Even though presidents have the ability to wield this statute, it’s gone unused for decades. The last public record that Veroneau and Gibson found related to the statute dates back to 1949, when the U.S. secretary of state sent a telegram to Shanghai’s consul mentioning 338 “as a possible response to discrimination by China against American trade.”

This current administration has instead retaliated against China with tariffs under Section 301 of the Trade Act of 1974, and also imposed steel and aluminum tariffs on under Section 232 of the Trade Expansion Act of 1962.

Veroneau said that if Section 301 is used to address unfair trade practices, then that very rationale meets the criteria of Section 338. However, he added that unlike Section 301, Section 338 does not require the Office of the United States Trade Representative to perform a formal investigation.

“I would argue it’s, in some ways, more broad than Section 301,” he said.  

While Trump can use this power, Veroneau and Gibson noted in their paper that their “raising awareness of this tariff authority is not a call for its use,” and that World Trade Organization members would “certainly” try to challenge it.

Money for national defense

The president also has the ability to “create, maintain, protect, expand or restore domestic industrial base capabilities essential for the national defense” under 50 U.S. Code § 4533.

Trump can use this statute whether or not he declares a national emergency.

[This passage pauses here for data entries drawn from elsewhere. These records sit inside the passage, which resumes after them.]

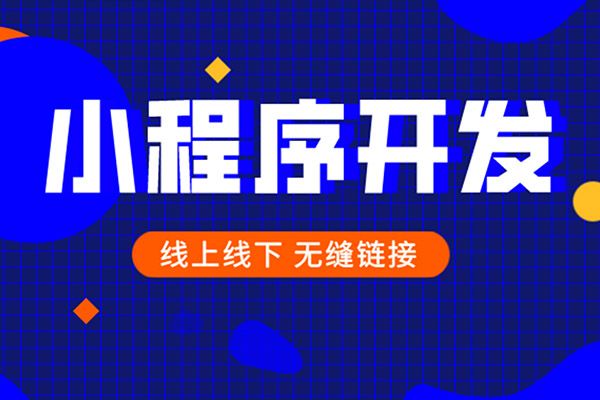 紅通告小程序開發(fā)(小程序服務(wù)通知開發(fā))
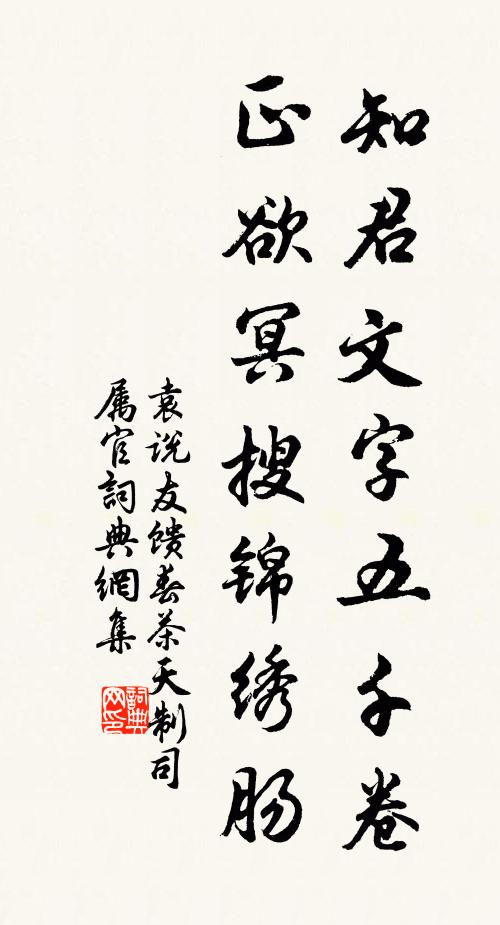 邊城正藉詩書帥，俎豆於今識祭遵 詩詞名句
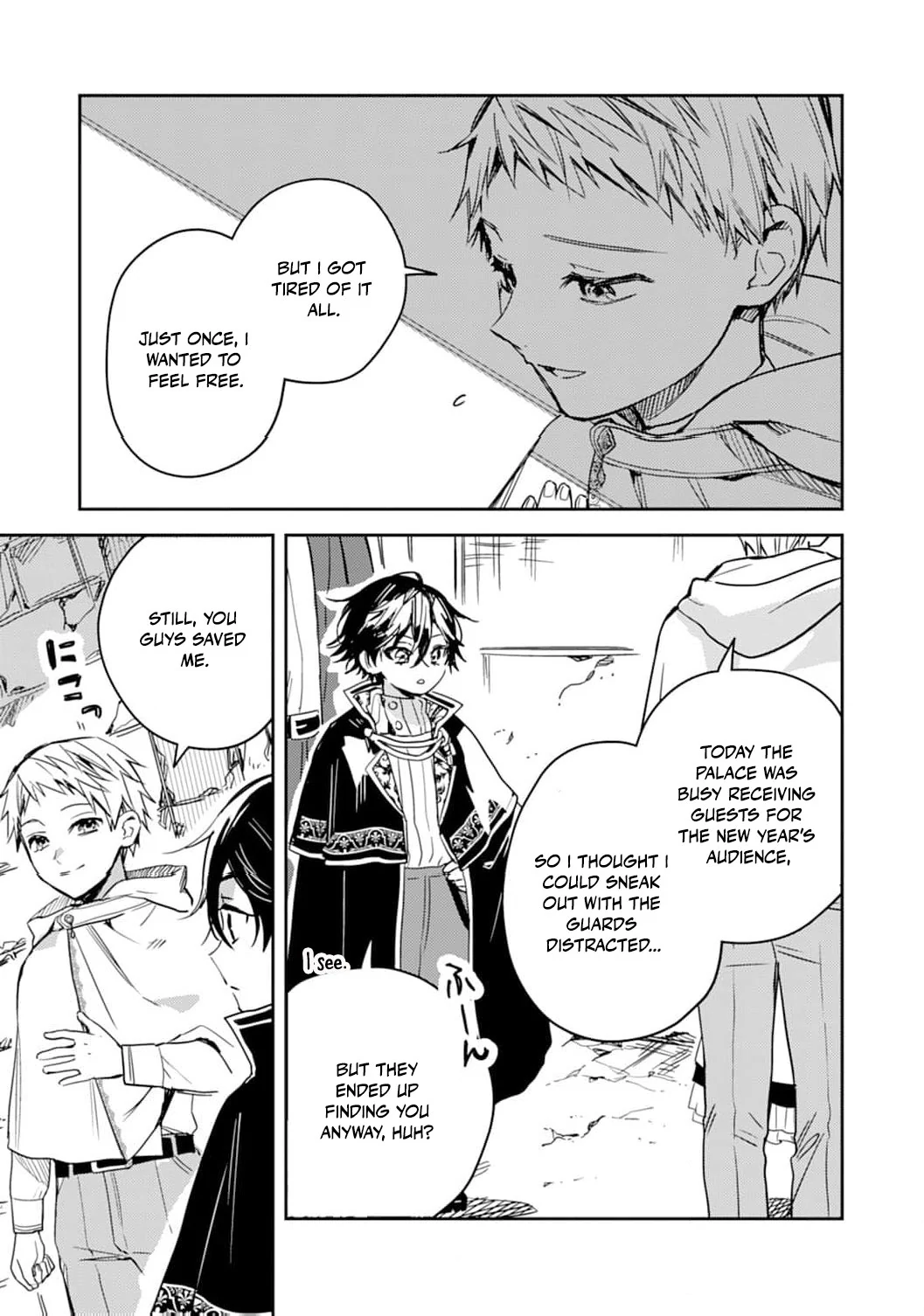 The Little Villainess Reborn as the Most Terrifying Man’s Beloved Daughter Chapter 11 - Page 13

However, the declaration of one would enable him to waive some of the restrictions on this authority.

“Essentially, he can choose to put government money behind any industry or industries that fall into broad parameters, such as industrial resources, technology, materials and production capabilities,” Goitein said.

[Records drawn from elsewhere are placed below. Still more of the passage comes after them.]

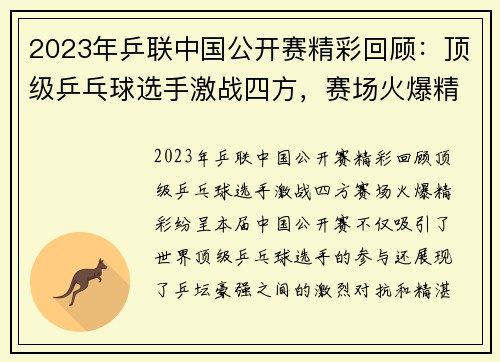2023年乒联中国公开赛精彩回顾：顶级乒乓球选手激战四方，赛场火爆精彩纷呈
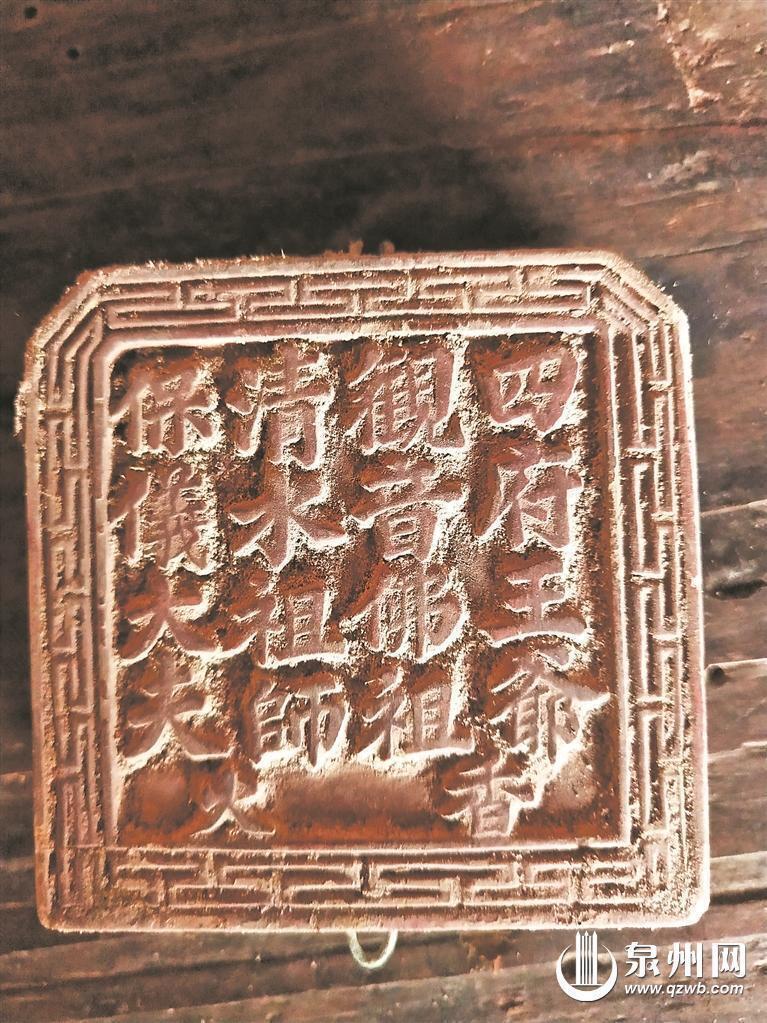 揭秘乌龙茶起源 这项技艺原来是这么来的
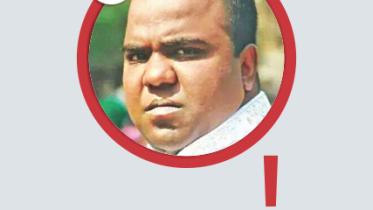 SIDDIQUE NAZMUL ALAM.jpg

Protecting the coal industry

The president can “authorize an agency to guarantee loans by private institutions in order to finance products and services essential to the national defense” using 50 U.S. Code § 4531 in the event of a national emergency. 

“You could see that as being a way to ensure, basically, the subsidizing of a range of industries that otherwise might have trouble,” Goitein said. “Subsidizing things like coal, for example.”

Coal, of course, is a struggling industry that Trump wants to revive. In the past, he’s said his team was preparing to lift restrictions on American energy and put coal miners back to work.